Could you write out, exactly as they stand, only the lines in the listing below from the line with "David (Dave) Mackintosh" to the line with "Imported Mutton Per lb", both ends included, without the pictures?

GIVEN ENTRIES section start

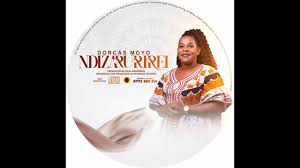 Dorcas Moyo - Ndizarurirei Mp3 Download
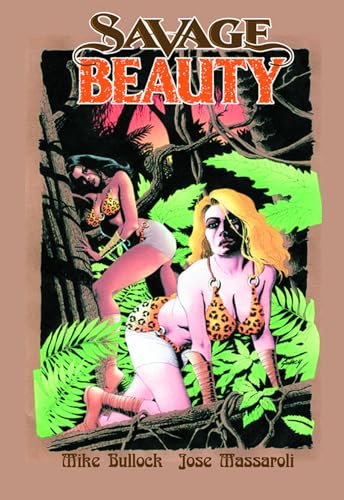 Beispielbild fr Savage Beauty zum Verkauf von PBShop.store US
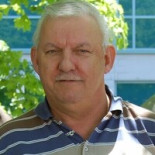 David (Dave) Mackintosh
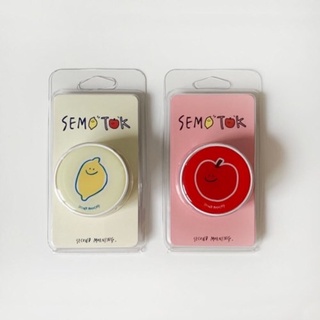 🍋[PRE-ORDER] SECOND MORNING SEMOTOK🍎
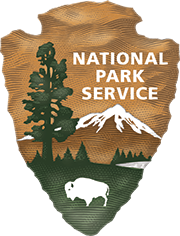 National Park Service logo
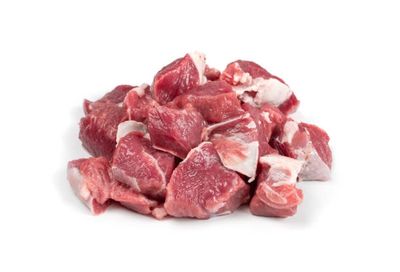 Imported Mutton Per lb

GIVEN ENTRIES section end
GIVEN ENTRIES section start

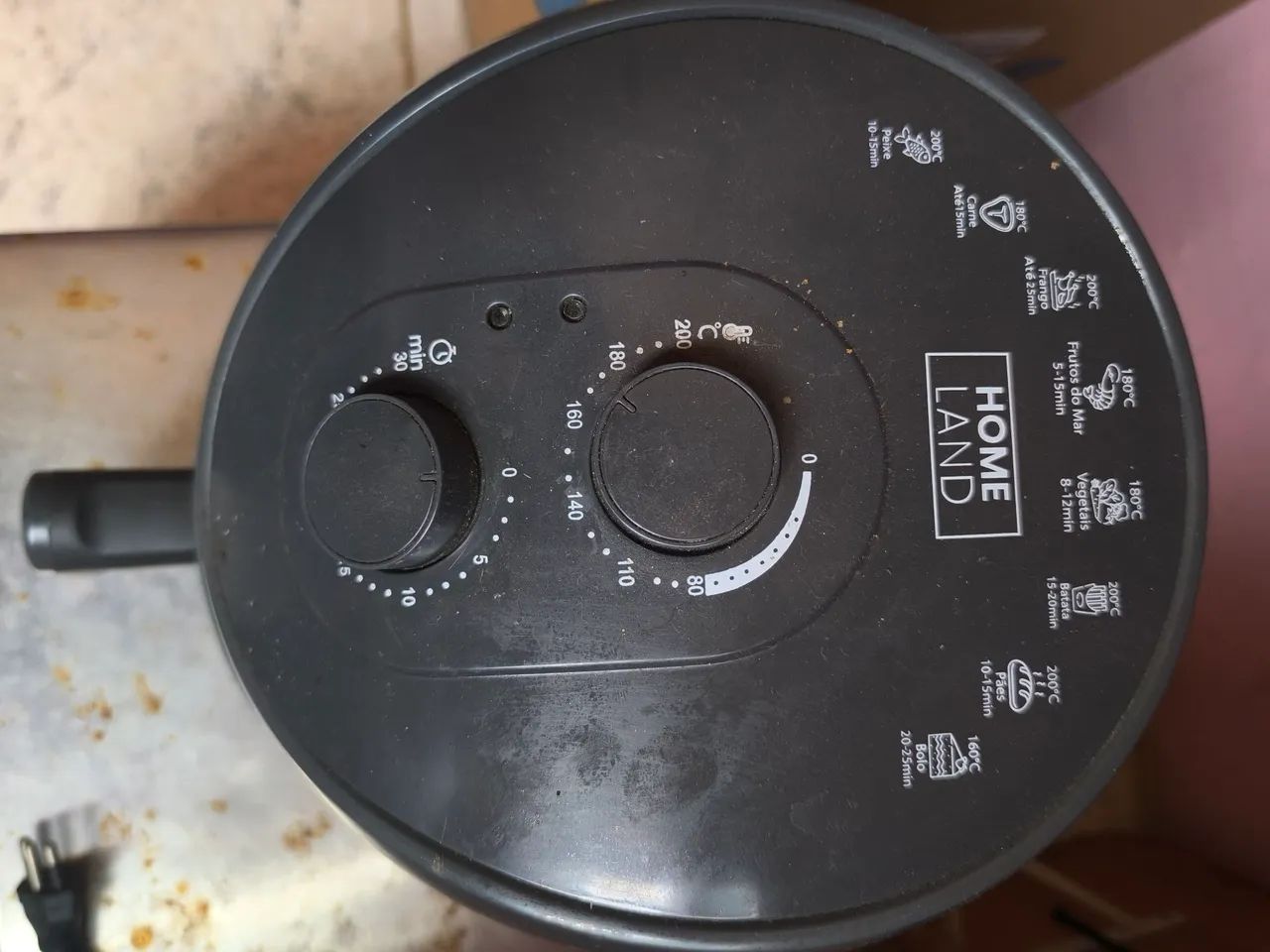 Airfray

GIVEN ENTRIES section end

▸ **RESPONSE AREA**:
 David (Dave) Mackintosh
 🍋[PRE-ORDER] SECOND MORNING SEMOTOK🍎
 National Park Service logo
 Imported Mutton Per lb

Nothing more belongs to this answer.